Mas não apenas nós: as ferramentas de IA também usam isso. Também para quem não sabe, a busca do Google, por sua precisão e importância, é a base de treinamento e de pesquisa também para as IAs e é aí que está o cerne da questão. Ao reduzir os resultados para 10 páginas, ainda que mostre mais depois, o Google muda a dinâmica de busca e dificulta os resultados obtidos pelos robôs das IAs. Num mundo de quantidade, a qualidade é pode ser medida por Pareto: 10% dos resultados interessam em 90% das pesquisas. Mas e num mundo de resultados específicos, precisos, sob medida? Vamos supor que você use a IA para buscar um determinado modelo de tênis que é muito raro. Nesse caso, 10 páginas de resultados podem não ser suficientes.

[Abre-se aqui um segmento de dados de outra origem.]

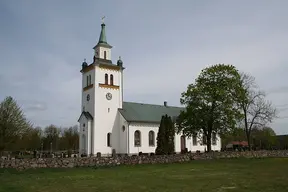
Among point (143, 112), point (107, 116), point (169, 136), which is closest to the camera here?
point (169, 136)

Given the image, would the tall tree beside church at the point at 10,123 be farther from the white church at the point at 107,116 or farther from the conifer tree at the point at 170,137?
the conifer tree at the point at 170,137

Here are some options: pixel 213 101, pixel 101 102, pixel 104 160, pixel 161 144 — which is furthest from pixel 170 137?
pixel 101 102

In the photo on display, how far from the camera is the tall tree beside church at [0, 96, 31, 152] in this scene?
37.5m

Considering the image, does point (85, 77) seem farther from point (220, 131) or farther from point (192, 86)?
point (220, 131)

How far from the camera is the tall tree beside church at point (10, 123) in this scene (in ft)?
123

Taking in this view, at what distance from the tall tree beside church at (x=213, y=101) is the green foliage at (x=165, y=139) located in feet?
8.88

O que está por trás de tudo isso é a disputa de território: a tendência das pessoas é buscar as coisas cada vez mais via IA, para trazer resultados mais precisos e completos. Mesmo o Google colocando a IA automaticamente, isso não gera um treinamento para as suas buscas. E já se fala em GEO, que é a otimização e aprendizado das buscas usando a IA Generativa, gerando resultados muito mais precisos e completos, em vez de um monte de resultados indesejados junto só porque estão em evidência. Isso, por si só, já é o fim da cauda longa: o Yahoo! já exibia a cauda longa, mas os resultados eram confusos, num momento que o total de opções aumentava exponencialmente. O Google conseguiu primeiro organizar melhor esses resultados, usando o próprio comportamento do usuário para priorizar (critério qualitativo) e a relevância do site no assunto pesquisado (aspecto quantitativo). Ao passar a cobrar das empresas para aparecer na busca, ele acrescentou um terceiro pilar: a possibilidade de promover novos produtos e serviços para concorrer com aqueles que já estavam há muito tempo no mercado.

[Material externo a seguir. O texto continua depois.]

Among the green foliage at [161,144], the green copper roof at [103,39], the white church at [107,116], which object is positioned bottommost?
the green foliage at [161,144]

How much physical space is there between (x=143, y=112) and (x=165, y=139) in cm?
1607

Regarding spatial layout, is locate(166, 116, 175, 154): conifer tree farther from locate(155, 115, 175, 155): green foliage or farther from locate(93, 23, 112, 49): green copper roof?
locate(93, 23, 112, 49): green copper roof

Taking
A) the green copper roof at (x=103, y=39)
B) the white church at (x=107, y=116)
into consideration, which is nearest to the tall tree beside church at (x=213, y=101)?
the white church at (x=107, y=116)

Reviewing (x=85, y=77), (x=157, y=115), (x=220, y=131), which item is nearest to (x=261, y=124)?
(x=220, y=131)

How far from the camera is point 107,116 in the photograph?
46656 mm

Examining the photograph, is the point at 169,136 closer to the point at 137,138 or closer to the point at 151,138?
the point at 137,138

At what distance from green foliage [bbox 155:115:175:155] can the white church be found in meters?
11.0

Não fosse a busca patrocinada, seria difícil lançar um novo produto ou uma nova marca e obter sucesso rapidamente. De qualquer forma, com a migração das buscas para as ferramentas de IA, exatamente pela qualidade das respostas, o Google está tentando dificultar o acesso delas, ou seja, está criando uma barreira logística.
Isso vai ser suficiente? Provavelmente, não. Mas o Google tem mostrado que ele não brinca em serviço e, depois de um período de muitas tentativas frustradas, a empresa parece ter recuperado o caminho com a IA. Você está vendo a história ser escrita. Aproveite.